Selection:
US Labor Board torpedoes Activision's last-minute attempt to impede union vote
Unionising workers celebrate defeat of "a bitter attempt to silence our union".
The US National Labor Relations Board (NLRB) has sunk an eleventh-hour attempt by Activision to delay a unionisation vote by QA staff at Blizzard Albany. Activision had asked the NLRB to review its decision that Blizzard Albany's 18-person QA team could unionise independently of the rest of the studio's workers, arguing that all 107 staff members at the studio should vote instead. Activision further requested that the vote be delayed while that review took place. The NLRB gave short shrift to both requests.
"The Employer’s Request for Review [...] is denied as it raises no substantial issues warranting review," the NLRB wrote in its response, which meant Activision's secondary request to delay the vote was "denied as moot".

Record extracts:
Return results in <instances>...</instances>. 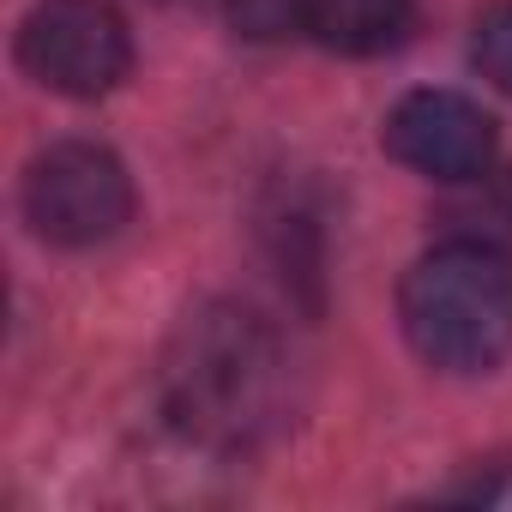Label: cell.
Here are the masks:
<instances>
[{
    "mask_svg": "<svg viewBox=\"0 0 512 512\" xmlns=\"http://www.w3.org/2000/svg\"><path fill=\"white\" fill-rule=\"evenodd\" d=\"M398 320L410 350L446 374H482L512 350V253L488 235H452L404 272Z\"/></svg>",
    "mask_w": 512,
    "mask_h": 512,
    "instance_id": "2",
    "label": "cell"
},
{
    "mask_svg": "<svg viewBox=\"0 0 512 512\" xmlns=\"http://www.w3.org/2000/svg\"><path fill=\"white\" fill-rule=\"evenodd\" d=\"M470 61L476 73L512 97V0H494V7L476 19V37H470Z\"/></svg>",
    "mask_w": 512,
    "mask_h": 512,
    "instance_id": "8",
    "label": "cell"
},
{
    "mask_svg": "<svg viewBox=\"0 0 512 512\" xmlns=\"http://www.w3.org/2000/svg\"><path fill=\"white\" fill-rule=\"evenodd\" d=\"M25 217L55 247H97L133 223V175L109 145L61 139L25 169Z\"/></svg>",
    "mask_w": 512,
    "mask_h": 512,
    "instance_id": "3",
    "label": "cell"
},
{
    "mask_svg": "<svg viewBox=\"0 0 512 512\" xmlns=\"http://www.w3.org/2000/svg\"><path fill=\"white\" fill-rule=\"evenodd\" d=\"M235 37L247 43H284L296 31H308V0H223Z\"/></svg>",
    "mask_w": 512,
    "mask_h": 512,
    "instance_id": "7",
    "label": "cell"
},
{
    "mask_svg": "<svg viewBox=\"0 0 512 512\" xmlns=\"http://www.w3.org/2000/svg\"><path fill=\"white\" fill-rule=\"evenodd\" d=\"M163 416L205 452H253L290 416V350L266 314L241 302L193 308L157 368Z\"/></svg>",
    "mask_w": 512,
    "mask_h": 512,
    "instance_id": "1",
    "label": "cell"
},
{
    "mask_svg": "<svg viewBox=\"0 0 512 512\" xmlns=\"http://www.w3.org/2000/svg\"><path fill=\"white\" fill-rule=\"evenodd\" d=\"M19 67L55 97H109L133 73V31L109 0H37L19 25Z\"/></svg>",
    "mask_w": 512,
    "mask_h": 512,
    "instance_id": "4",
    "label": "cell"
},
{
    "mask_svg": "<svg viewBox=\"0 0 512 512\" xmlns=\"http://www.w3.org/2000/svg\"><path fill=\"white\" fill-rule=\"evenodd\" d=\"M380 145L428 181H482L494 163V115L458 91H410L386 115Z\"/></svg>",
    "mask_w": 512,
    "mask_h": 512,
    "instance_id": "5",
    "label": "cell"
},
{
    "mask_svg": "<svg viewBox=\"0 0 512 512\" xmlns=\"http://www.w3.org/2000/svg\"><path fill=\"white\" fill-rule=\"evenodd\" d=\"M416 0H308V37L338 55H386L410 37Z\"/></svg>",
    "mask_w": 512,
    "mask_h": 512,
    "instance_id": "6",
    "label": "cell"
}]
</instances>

==

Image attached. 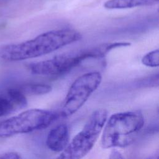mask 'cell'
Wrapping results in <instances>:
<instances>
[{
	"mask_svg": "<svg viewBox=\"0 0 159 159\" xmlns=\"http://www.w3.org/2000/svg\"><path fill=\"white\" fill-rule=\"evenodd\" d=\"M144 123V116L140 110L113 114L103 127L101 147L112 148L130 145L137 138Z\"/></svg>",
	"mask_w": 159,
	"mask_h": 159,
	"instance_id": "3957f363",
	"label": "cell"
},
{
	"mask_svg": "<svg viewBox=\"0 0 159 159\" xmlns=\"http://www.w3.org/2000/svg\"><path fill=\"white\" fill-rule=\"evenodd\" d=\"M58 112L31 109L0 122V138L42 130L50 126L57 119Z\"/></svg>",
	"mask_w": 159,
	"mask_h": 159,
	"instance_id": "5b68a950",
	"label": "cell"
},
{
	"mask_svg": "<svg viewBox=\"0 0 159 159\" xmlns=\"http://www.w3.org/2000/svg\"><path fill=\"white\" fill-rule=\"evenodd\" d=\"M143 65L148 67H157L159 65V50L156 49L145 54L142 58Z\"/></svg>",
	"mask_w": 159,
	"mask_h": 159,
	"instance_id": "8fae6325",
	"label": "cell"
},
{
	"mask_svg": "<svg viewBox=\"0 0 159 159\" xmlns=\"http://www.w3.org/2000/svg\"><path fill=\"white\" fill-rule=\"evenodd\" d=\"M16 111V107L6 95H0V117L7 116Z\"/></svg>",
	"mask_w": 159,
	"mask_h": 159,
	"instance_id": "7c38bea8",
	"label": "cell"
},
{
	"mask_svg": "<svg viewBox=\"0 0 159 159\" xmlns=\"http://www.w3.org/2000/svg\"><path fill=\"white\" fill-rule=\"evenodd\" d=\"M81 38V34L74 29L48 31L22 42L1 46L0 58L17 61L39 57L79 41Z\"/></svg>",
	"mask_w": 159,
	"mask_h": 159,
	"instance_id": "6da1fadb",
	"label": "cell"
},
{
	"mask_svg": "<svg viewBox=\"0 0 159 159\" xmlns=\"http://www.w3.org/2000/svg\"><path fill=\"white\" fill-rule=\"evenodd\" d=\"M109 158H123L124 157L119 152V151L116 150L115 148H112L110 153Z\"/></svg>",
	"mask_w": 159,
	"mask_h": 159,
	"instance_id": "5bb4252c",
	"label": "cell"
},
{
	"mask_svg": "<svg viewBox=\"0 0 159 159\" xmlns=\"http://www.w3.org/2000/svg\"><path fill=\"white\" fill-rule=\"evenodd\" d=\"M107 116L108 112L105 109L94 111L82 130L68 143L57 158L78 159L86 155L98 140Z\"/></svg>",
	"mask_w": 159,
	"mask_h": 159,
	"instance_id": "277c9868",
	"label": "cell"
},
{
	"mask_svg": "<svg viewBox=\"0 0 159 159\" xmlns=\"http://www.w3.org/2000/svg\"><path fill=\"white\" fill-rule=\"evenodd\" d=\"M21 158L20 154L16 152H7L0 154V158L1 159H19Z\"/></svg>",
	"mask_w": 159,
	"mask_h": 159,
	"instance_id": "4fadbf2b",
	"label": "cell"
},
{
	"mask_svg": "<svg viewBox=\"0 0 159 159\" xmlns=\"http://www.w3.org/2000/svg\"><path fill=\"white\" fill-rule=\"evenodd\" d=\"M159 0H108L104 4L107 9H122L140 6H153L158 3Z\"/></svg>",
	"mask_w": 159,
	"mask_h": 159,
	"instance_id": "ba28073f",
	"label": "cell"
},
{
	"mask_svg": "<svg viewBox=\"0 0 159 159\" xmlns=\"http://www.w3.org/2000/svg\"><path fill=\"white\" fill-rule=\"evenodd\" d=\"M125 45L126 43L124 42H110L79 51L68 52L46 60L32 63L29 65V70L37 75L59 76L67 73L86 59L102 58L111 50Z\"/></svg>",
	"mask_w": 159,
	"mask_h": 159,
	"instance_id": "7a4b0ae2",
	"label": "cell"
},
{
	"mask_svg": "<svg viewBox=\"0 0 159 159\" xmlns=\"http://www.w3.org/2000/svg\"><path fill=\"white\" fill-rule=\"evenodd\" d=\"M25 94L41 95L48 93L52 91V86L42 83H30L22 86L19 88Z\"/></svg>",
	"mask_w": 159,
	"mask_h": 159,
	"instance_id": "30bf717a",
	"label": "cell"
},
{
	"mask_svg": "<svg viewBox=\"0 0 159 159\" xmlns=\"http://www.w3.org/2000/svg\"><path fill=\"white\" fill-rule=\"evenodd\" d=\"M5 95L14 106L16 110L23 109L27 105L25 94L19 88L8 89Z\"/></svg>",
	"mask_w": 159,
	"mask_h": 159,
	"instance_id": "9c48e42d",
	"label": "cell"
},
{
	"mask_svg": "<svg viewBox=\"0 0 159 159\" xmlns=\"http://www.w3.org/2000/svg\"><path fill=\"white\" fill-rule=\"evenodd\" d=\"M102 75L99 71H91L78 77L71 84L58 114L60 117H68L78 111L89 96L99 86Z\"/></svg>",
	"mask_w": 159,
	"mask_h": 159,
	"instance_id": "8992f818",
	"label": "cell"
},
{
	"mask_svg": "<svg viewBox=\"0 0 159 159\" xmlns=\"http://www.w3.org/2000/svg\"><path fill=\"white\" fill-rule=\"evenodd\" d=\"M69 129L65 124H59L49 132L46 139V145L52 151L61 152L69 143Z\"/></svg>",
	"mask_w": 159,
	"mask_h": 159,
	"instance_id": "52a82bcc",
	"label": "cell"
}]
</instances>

Exercise requirements:
**a)** According to the article on the Activision union vote, how many workers are on Blizzard Albany's QA team?
**b)** Retype everything in the Activision union vote article from "The US National" down to "to both requests.".
**c)** Continue the Activision union vote article from where it stops.

Answers:
**a)** 18 people.

**b)**
The US National Labor Relations Board (NLRB) has sunk an eleventh-hour attempt by Activision to delay a unionisation vote by QA staff at Blizzard Albany. Activision had asked the NLRB to review its decision that Blizzard Albany's 18-person QA team could unionise independently of the rest of the studio's workers, arguing that all 107 staff members at the studio should vote instead. Activision further requested that the vote be delayed while that review took place. The NLRB gave short shrift to both requests.

**c)**
That's not to suggest the NLRB threw out Activision's petition blithely. In its response, the Board accepts that the "extraordinary degree of functional integration and contact among departments" would ordinarily make a full-studio vote appropriate, but finds that the specifics of the Blizzard Albany QA team's situation warrant a different course of action.
"The testers have a separate department and separate supervision; perform a distinct function, utilizing distinct skills; and have notably lower wages than the excluded employees," says the NLRB, meaning the QA team's "community of interests" is sufficiently distinct from the rest of Blizzard Albany's staff to give the greenlight to a smaller, more specific unionisation process. The issue of the QA team's lower pay relative to other Albany staff has been brought up by the NLRB before, and it's hard not to feel that it's a rod Activision made for its own back to some extent.
Even though its requests were denied, Activision did kind of succeed in delaying the unionisation drive a little bit. The votes were originally meant to be tallied on November 18, which eagle-eyed readers will notice was 13 days ago, but that couldn't happen while the NLRB was formulating this decision. In a tweet celebrating the NLRB's ruling, the workers organising the Albany union (under the Game Workers of America Albany banner) said they were currently awaiting a new election date. They also called Activision's petition a "bitter attempt to silence our union," and said they "look forward to the impending ballot count without interruption".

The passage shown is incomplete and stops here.